Above is a free trial offer I developed for a client simply by:
  • Talking with paid customers and discovering what about their trial experience caused them to stick – as opposed to tire-kick.
  • Talking with non-customers to discover one of their biggest hurdles to overcome when it comes successfully solving the problem my client’s product was designed for.
Bring Conversions To Life With On-Point SaaS Home Page Messaging
As a conversion-focused copywriter, there are plenty of other factors I consider when improving B2B SaaS home page copy. Factors like:
  • Tracking website user behavior with tools like heatmaps
  • Matching your messaging to your customer’s journey
  • Developing an authentic brand voice
  • Finding the right positioning within your industry with perception mapping
  • Experimenting with variants to discover the winning version
But fundamentally, the big three conversion-killers I discussed are what I come across time and again. The above factors are just more tools to solve and avoid those problems.

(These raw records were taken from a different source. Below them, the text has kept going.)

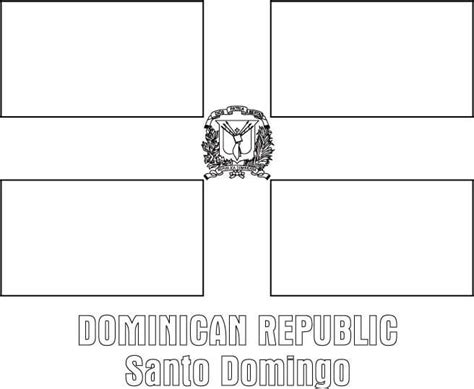 Dibujos de Bandera de República Dominicana para Colorear - Dibujos-Online.Com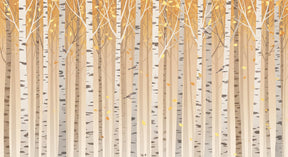 Detailed autumn forest mural wallpaper design pattern with golden leaves and birds by Kids-Mundo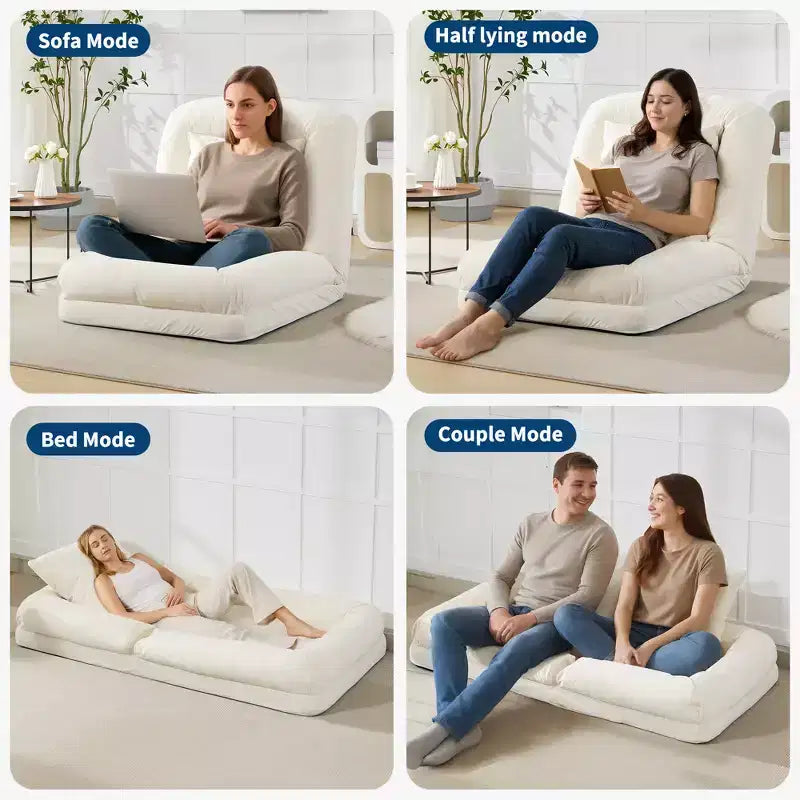 Divano letto pouf regolabile in 5 posizioni, cuscini morbidi, adatto per adulti e animali domestici, con soffici cuscini, pieghevole, adatto per camera da letto, soggiorno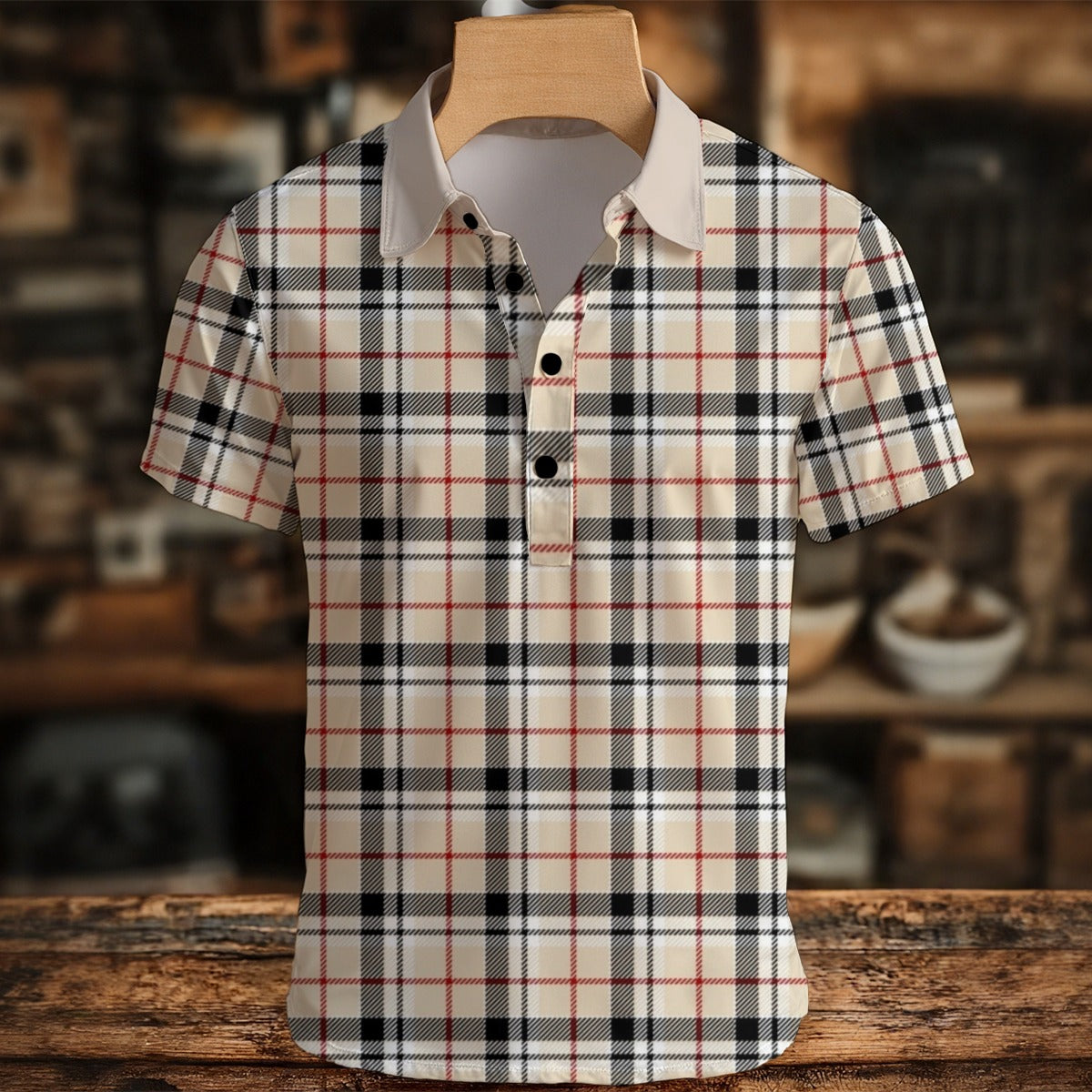 Plaid shirt on a wooden hanger with a blurred background
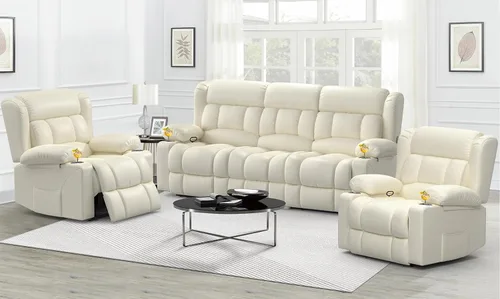 Miniatura 15 de Dresegmt - Juego de sofá reclinable con consola de almacenamiento, diseño de respaldo central abatible, sofá de piel sintética y sillón reclinable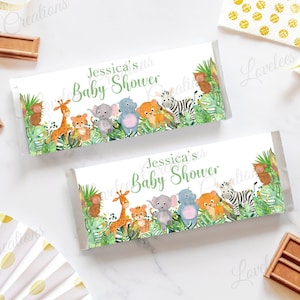 Jungle Animals - Safari Animals - Chocolate Bar Wrappers - Baby Shower (Listing is for 12 Wrappers and 12 Foils)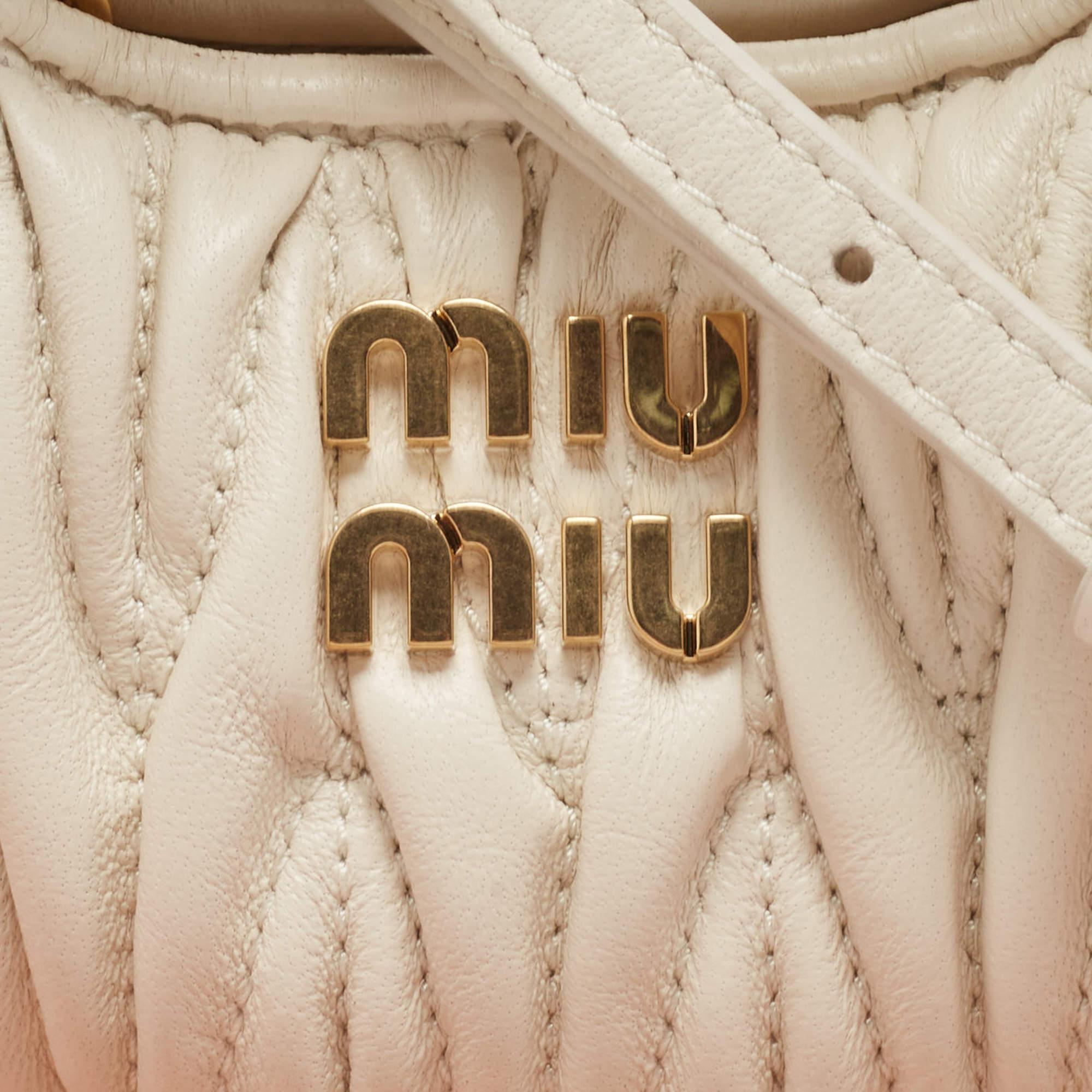 Miu Miu Off White Matelassé Leather Mini Wander Crossbody Bag 4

With a few simple adjustments to how you empathize and reflect your customer’s pain, whom you target the website messaging to, and how you position your lead generation offer, you will see a dramatic shift in the quantity and quality of leads you produce.
Comments (9)
Todd E Jones
On point as always Alaura!
David Abrams
Love it! Great article as always :)
Shyam Prasad Reddy
Very insightful. Thoroughly enjoyed reading it. I loved your analogy of the elevator.. :)
Anna Grigoryan
Great story, creating my landing page right now! :)
Alaura Weaver
@angrigoryan__ feel free to request a free home page review once you're done! Happy to give feedback: https://wordweaverfreelance.type...
Sean Hama
Awesome and comprehensive article Alaura, we will be using your points as a basis for our website homepage.